C++ library for audio and music analysis, description and synthesis, including Python bindings
http://essentia.upf.edu
GNU Affero General Public License v3.0
2.86k stars 534 forks source link

Lost in the documentation - Get the current best model - classification head combination #1441

Open csipapicsa opened 1 month ago

csipapicsa commented 1 month ago

Hi,

I'm trying to identify the most accurate models for classifying (let's say) 'happy' moods in music. I've noticed some inconsistencies in the model listings from different years and I'm a bit confused about how to proceed.

From what I gathered, models listed in a 2020 post on the Essentia Labs website point to specific TensorFlow models for mood classification: 2020 TensorFlow Models Released - Essentia Labs

Additionally, I found a specific model for 'happy' mood classification detailed here: Mood Happy Classifier - Musicnn MSD

However, in a more recent listing from 2022 on the main Essentia models page, there seems to be an update or different models used: Essentia Models 2022 - Mood Happy

I also noticed that the same embedding model is used for different tasks, which is adding to my confusion:

embedding_model = TensorflowPredictVGGish(graphFilename="audioset-vggish-3.pb", output="model/vggish/embeddings")

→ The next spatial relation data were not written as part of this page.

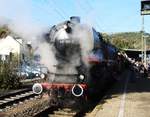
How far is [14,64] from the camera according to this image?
28953 millimetres

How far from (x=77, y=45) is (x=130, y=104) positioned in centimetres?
332

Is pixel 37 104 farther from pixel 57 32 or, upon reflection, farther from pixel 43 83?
pixel 57 32

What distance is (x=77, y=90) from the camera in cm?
1630

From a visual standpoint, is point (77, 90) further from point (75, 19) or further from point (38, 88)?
point (75, 19)

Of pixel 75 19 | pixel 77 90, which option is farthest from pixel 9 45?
pixel 77 90

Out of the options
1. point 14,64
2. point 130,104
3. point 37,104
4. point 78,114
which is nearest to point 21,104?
point 37,104

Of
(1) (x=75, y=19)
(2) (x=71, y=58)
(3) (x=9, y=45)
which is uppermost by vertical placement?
(3) (x=9, y=45)

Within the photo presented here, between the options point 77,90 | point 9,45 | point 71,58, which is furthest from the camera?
point 9,45

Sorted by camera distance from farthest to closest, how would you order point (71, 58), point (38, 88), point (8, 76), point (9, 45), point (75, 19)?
1. point (9, 45)
2. point (8, 76)
3. point (75, 19)
4. point (71, 58)
5. point (38, 88)

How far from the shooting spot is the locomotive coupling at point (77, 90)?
16234mm

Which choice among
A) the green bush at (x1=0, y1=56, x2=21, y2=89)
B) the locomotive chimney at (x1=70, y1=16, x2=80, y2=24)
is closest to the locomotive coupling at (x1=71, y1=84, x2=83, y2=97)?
the locomotive chimney at (x1=70, y1=16, x2=80, y2=24)

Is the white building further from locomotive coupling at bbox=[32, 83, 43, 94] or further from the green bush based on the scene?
locomotive coupling at bbox=[32, 83, 43, 94]

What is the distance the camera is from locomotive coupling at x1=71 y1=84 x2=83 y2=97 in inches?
639

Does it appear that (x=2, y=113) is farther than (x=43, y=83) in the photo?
No
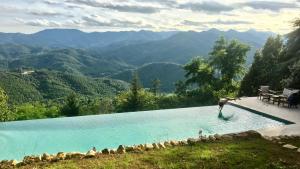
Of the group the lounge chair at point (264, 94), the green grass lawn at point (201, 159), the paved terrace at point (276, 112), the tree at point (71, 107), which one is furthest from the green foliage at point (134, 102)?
the green grass lawn at point (201, 159)

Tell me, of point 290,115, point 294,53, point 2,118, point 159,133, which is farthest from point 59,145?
point 294,53

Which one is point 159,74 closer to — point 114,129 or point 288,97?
point 288,97

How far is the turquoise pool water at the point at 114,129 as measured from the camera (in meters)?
11.7

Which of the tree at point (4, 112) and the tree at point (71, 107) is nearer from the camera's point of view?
the tree at point (4, 112)

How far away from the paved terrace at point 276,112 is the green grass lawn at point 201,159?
2346 millimetres

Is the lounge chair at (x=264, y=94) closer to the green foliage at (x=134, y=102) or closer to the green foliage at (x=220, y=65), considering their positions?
the green foliage at (x=134, y=102)

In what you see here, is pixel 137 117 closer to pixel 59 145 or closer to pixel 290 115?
pixel 59 145

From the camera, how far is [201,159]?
26.0ft

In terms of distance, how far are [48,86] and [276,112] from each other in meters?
111

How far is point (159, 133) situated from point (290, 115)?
5572mm

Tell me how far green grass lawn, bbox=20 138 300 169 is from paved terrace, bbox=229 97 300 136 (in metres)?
2.35

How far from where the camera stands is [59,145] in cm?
1175

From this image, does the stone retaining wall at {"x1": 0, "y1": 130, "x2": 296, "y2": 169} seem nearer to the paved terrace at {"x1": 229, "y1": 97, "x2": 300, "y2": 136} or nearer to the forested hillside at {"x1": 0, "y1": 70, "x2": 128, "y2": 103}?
the paved terrace at {"x1": 229, "y1": 97, "x2": 300, "y2": 136}

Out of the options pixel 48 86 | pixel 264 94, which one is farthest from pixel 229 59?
pixel 48 86
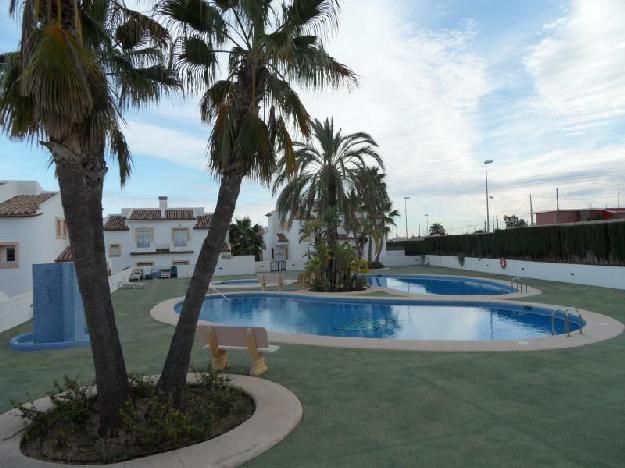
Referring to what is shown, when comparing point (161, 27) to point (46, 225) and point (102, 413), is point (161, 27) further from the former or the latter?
point (46, 225)

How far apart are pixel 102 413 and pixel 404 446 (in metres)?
3.43

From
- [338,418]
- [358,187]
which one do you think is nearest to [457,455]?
[338,418]

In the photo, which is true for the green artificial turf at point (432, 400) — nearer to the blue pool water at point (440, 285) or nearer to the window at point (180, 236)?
the blue pool water at point (440, 285)

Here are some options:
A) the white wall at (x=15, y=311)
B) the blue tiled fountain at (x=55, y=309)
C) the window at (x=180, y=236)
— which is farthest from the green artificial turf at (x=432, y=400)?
the window at (x=180, y=236)

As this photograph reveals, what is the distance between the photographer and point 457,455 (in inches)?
177

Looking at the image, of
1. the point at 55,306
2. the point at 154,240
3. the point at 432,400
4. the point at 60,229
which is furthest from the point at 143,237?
the point at 432,400

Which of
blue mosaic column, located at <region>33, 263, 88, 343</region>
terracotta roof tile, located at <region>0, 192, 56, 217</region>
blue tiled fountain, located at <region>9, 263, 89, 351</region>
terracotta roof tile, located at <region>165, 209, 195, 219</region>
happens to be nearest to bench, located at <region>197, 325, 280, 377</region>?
blue tiled fountain, located at <region>9, 263, 89, 351</region>

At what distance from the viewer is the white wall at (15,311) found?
42.7ft

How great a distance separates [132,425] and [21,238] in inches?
903

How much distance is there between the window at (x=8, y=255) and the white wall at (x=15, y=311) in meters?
9.32

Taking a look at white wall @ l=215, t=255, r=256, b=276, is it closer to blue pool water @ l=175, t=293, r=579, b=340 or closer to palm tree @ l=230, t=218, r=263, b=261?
palm tree @ l=230, t=218, r=263, b=261

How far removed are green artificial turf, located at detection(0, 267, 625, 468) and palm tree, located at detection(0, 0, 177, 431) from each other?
2253 millimetres

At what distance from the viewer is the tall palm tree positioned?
22047mm

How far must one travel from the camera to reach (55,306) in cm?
1084
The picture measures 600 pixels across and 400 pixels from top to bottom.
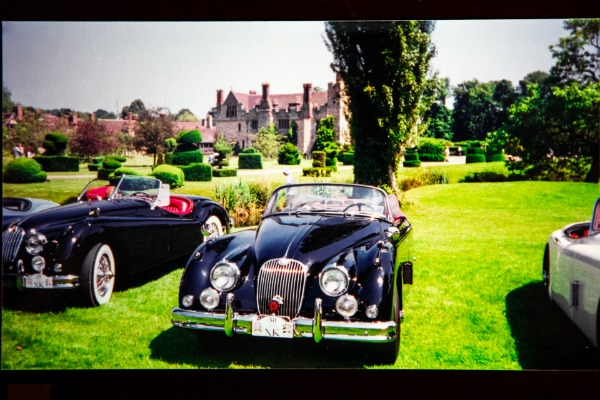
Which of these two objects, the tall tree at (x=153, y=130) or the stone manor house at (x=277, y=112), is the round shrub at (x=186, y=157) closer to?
the tall tree at (x=153, y=130)

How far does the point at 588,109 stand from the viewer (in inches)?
154

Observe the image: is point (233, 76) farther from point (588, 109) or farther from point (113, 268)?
point (588, 109)

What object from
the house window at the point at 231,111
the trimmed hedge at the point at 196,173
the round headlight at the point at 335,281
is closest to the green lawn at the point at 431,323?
the round headlight at the point at 335,281

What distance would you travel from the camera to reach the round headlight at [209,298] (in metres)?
3.16

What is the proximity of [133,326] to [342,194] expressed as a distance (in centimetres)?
186

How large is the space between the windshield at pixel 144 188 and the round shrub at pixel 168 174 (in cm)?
4

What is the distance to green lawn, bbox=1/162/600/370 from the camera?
11.4ft

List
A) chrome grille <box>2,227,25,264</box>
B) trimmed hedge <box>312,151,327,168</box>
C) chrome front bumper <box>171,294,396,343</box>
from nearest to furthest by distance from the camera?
chrome front bumper <box>171,294,396,343</box> → chrome grille <box>2,227,25,264</box> → trimmed hedge <box>312,151,327,168</box>

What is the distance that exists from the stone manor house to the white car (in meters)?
1.90

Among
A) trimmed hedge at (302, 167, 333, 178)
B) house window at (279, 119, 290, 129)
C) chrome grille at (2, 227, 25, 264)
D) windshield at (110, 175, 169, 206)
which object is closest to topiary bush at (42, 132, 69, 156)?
windshield at (110, 175, 169, 206)

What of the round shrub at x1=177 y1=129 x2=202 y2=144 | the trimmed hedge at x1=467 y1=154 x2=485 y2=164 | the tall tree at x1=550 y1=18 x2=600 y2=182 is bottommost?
the trimmed hedge at x1=467 y1=154 x2=485 y2=164

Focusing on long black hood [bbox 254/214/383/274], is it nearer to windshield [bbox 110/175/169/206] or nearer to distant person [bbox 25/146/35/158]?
windshield [bbox 110/175/169/206]
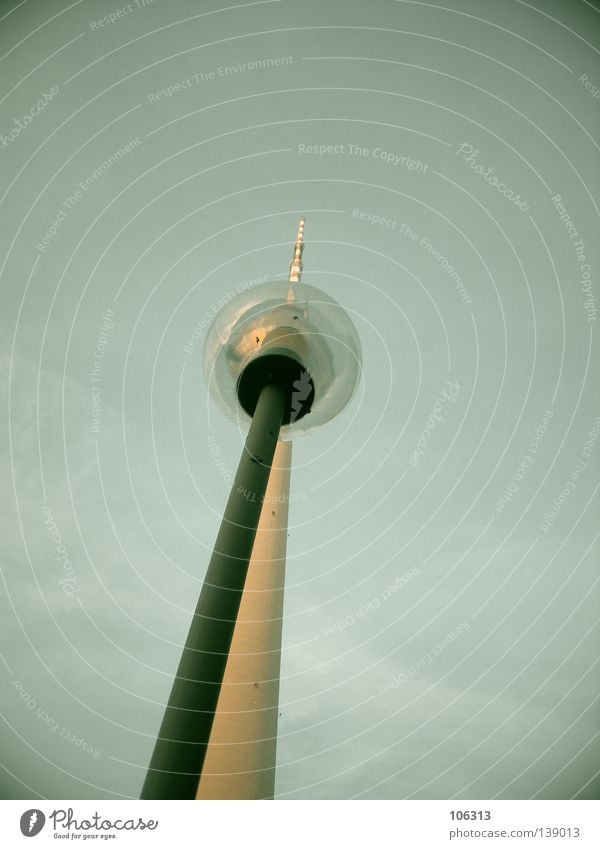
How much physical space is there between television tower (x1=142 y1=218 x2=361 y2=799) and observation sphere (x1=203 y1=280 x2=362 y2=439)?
0.03 meters

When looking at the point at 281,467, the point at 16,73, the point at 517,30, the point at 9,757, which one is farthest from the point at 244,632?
the point at 517,30

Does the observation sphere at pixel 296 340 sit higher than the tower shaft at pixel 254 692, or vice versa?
the observation sphere at pixel 296 340

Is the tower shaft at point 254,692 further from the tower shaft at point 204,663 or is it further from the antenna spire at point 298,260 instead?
the antenna spire at point 298,260

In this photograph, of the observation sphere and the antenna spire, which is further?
the antenna spire

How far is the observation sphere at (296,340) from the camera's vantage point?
14266 millimetres

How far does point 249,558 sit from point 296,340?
7.46 metres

Could someone clarify which models and classification heads are currently considered the most accurate for detecting like 'happy' moods in music? Any guidance on how to effectively select and use these models would be greatly appreciated. I want to use more models for my master thesis so any help would be helpful!

Thank you!

palonso commented 1 month ago

Hi @csipapicsa, according to internal metrics, the happy classifier based on discgos-effnet embeddings achieved higher performance than the others. This is a code snippet to get predictions with this model:

from essentia.standard import MonoLoader, TensorflowPredictEffnetDiscogs, TensorflowPredict2D

audio = MonoLoader(filename="audio.wav", sampleRate=16000, resampleQuality=4)()
embedding_model = TensorflowPredictEffnetDiscogs(graphFilename="discogs-effnet-bs64-1.pb", output="PartitionedCall:1")
embeddings = embedding_model(audio)

model = TensorflowPredict2D(graphFilename="mood_happy-discogs-effnet-1.pb", output="model/Softmax")
predictions = model(embeddings)

Remember that to run this code, you must download the model files (*.pb) and set the graphFilename parameter accordingly.

Additionally, note that some of our auto-tagging classifiers (MTG-Jamendo, MSD, MTT) also predict the happy tag. You can experiment with these predictions and choose the most suitable for your use case.

Best, Pablo.

csipapicsa commented 1 month ago

Hi @palonso,

Thanks for the answer! So are the models on this page the most updated ones?

https://essentia.upf.edu/models.html

If I want to know which one is the best, I assume I need to check the metadata for each classifier to see their accuracy, right? Is there a summary page available for them?

Another question: Can the same embedding model be used for several tasks? For example, if I load "discogs-effnet-bs64-1.pb," do I only need to change the model head, which is usually quite light (around 500kb, kinda)?